When Open Text made its $68.5 million bid for Accelio on Monday, the first thing I wondered was in what format the offer was documented, and how it was sent to Accelio. How do two document management experts correspond with one another?
If Accelio chief executive Kevin Francis’ reaction is any indication, it must have arrived on a piece of toilet paper.
“Open Text has initiated an unprovoked attack on Accelio and its shareholders,” he blasted during a late-day conference call on Tuesday, promising to “lead an aggressive defense” of the company.
Well, here they go again. Open Text, one of the few software companies which has managed to avoid the worst of the IT downturn, apparently never learned its lesson after failing to bring off an acquisition of PC Docs in 1999. At the time, both companies were on the rise, PC Docs having bought Fulcrum Technologies just around the same time Open Text bought Information Dimensions Inc. When Open Text made its offer, the repercussions followed the same pattern we saw this week with Accelio. First there was a sort of stunned silence on the part of the acquisition target, then anger. At the time, PC Docs chairman Benjamin Swirsky said Open Text was making an attack to “debilitate a competitor’s forward progress,” which sounds a lot like the sort of language Francis is using now. Analysts told our reporters that both companies would be better to wait until they had the time to properly digest their previous acquisitions before starting on an even bigger merger. In the end, PC Docs ended up as a subsidiary of Hummingbird Communications, another player in the knowledge management space.

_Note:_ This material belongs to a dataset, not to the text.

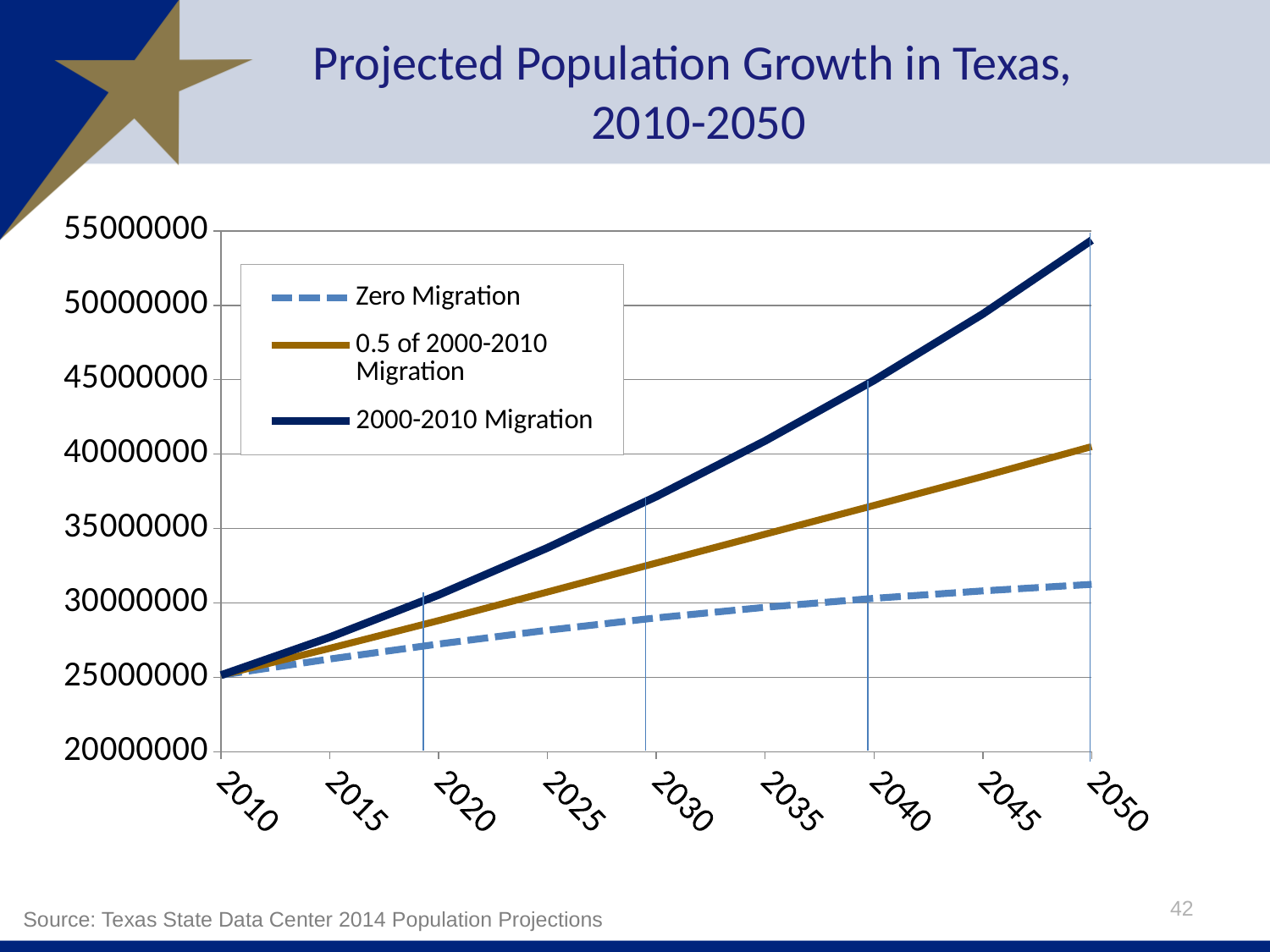
What kind of chart is shown on the slide? line chart Is the value for 2000-2010 Migration in 2050 greater or less than 50000000? greater In 2040, which is larger: the value for 2000-2010 Migration or the value for Zero Migration? 2000-2010 Migration How many year labels are shown along the x axis? 9 Is the value for 0.5 of 2000-2010 Migration in 2050 greater or less than 45000000? less Is the value for Zero Migration in 2030 greater or less than 30000000? less What is the title of the chart? Projected Population Growth in Texas, 2010-2050 Do the values for the 2000-2010 Migration series rise or fall from 2010 to 2050? rise Which series has the highest value in 2050? 2000-2010 Migration Which series has the lowest value in 2050? Zero Migration How many series does the legend list? 3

Open Text’s management team, particularly CEO Tom Jenkins, has established a good reputation in the industry for running a business that keeps customers coming back for more. Licence revenue from its installed base, for example, went up to 65 per cent of the company’s sales in the fourth quarter. That was a 35 per cent jump from the previous quarter. At its most recent annual general meeting last week, Open Text admitted that the economic slump has finally started to affect its larger sales, but the long-term outlook for the collaborative application market indicates its future will be bright.
Accelio, on the other hand, is slogging it out in the more difficult sector of electronic forms. As I mentioned in an earlier editorial, it is among the firms who are recasting themselves in the “business process management” mold to suggest a more comprehensive solution than merely turning printed documents into electronic ones. Like Open Text, Accelio went through a restructuring this year that has eliminated a few management positions but took the further step of rebranding itself. The company was once known as JetForm, and as everyone knows, there is no reason to abandon an old name if it’s working. What’s interesting is that if you look on the Open Text Web site’s Product section, you’ll find an advertising blurb which promises that Open Text will help “accelerate the pace of innovation throughout your organization,” as in the base words that make up the Accelio name: accelerate and innovation. In this way, at least, the two companies seem to think alike.

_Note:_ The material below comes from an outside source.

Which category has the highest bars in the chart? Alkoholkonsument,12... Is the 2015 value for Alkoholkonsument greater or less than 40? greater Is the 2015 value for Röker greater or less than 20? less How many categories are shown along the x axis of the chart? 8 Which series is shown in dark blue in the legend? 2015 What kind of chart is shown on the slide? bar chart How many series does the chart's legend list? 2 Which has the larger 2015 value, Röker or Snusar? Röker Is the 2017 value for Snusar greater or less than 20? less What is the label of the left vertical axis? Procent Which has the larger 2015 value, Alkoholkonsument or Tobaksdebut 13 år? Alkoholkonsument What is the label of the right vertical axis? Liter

Francis has said the timing of the bid — the week before Christmas — unfairly puts pressure on shareholders to make a decision. Since Open Text refuses to comment on the matter, I have no choice but to agree. That doesn’t mean an e-forms vendor wouldn’t be a great fit with a company that excels in managing those documents in enterprise environments.
There is little doubt that Open Text will eventually grow into one of the leading players in this industry, but it is creating a lot of antipathy along the way. Its best bet is to give shareholders and customers a chance to ask questions and properly assess the merits of the deal. For a collaborative applications company, it still has a lot to learn about becoming a team player.